=== GIVEN RECORDS ===
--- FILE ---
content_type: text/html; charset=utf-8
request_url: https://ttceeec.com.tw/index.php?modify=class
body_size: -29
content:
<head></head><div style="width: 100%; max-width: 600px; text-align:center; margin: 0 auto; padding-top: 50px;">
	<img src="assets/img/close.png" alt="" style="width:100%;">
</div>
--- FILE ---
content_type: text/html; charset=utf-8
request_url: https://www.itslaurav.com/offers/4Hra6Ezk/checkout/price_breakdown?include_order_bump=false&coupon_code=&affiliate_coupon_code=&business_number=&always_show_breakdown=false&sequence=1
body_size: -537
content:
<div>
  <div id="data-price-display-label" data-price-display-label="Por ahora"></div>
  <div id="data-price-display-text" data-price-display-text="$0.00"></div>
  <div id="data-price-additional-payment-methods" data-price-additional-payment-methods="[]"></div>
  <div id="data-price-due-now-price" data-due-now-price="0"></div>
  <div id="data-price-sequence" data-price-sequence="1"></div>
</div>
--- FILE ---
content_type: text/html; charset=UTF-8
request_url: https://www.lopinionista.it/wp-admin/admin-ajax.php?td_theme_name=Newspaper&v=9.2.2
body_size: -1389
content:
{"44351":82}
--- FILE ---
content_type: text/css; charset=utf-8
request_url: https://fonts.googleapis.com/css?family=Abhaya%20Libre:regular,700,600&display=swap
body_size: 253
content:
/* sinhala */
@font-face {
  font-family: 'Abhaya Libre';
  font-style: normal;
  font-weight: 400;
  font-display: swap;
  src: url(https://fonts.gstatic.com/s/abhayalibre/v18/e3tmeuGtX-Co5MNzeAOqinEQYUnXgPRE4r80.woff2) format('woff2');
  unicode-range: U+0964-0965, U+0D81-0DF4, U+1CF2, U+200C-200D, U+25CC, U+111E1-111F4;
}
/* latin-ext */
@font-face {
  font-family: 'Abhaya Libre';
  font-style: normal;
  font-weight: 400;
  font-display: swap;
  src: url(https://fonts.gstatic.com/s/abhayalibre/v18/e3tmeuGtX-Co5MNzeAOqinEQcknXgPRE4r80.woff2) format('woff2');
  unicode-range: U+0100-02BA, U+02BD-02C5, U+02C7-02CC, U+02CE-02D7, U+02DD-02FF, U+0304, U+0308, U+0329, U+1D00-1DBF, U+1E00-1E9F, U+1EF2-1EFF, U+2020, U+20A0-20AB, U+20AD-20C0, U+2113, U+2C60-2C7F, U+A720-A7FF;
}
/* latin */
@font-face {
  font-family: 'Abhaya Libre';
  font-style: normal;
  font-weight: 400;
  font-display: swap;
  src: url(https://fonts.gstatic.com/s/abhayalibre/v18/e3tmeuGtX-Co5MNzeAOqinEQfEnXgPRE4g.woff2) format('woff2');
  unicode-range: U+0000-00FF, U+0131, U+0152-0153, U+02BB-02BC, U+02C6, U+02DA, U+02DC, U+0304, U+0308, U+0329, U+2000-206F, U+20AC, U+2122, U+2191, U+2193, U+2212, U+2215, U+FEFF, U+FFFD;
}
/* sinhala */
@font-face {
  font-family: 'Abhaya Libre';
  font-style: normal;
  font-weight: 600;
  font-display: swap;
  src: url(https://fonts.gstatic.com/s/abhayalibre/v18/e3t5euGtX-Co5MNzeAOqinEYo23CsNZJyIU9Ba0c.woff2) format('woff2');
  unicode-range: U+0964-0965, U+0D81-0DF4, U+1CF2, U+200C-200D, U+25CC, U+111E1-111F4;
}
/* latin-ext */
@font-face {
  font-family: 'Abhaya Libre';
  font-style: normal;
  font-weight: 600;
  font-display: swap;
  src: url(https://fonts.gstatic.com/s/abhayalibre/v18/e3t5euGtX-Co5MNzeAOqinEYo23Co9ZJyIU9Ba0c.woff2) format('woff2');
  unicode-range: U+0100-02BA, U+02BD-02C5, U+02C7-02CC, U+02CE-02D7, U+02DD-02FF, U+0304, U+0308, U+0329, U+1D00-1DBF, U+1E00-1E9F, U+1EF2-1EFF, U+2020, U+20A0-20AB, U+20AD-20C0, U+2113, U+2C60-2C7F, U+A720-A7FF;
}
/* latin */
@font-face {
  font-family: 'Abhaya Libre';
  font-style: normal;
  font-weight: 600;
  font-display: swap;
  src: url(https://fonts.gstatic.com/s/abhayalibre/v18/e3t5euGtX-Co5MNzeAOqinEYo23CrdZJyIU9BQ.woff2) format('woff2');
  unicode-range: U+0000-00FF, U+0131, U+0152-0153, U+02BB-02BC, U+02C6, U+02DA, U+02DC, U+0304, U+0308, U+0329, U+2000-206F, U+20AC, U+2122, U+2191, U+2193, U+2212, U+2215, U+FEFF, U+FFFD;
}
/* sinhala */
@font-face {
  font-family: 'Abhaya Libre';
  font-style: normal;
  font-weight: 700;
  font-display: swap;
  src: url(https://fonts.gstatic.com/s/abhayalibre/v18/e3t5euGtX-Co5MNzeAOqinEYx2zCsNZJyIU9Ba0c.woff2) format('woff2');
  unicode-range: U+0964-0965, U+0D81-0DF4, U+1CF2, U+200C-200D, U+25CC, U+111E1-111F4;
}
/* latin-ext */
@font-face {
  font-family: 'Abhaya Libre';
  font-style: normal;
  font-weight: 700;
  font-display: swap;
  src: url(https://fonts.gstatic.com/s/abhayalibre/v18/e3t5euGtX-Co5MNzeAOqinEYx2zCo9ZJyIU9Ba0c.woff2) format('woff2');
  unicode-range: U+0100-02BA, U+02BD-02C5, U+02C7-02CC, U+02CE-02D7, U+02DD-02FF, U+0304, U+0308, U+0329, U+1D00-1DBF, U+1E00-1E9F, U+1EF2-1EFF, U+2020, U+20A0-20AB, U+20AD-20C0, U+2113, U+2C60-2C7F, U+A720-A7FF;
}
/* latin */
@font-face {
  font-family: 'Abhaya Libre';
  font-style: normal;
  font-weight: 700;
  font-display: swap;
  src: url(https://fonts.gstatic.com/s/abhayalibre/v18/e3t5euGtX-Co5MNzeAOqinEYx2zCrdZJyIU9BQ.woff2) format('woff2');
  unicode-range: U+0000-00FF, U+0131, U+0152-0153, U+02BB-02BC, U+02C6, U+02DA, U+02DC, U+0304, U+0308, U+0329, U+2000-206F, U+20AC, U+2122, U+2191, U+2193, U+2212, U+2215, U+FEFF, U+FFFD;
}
===
EXERCISE:
All lines of the material that contain the word "text" should be listed.

SOLUTION TO THE PROBLEM:
content_type: text/html; charset=utf-8
<head></head><div style="width: 100%; max-width: 600px; text-align:center; margin: 0 auto; padding-top: 50px;">
content_type: text/html; charset=utf-8
  <div id="data-price-display-text" data-price-display-text="$0.00"></div>
content_type: text/html; charset=UTF-8
content_type: text/css; charset=utf-8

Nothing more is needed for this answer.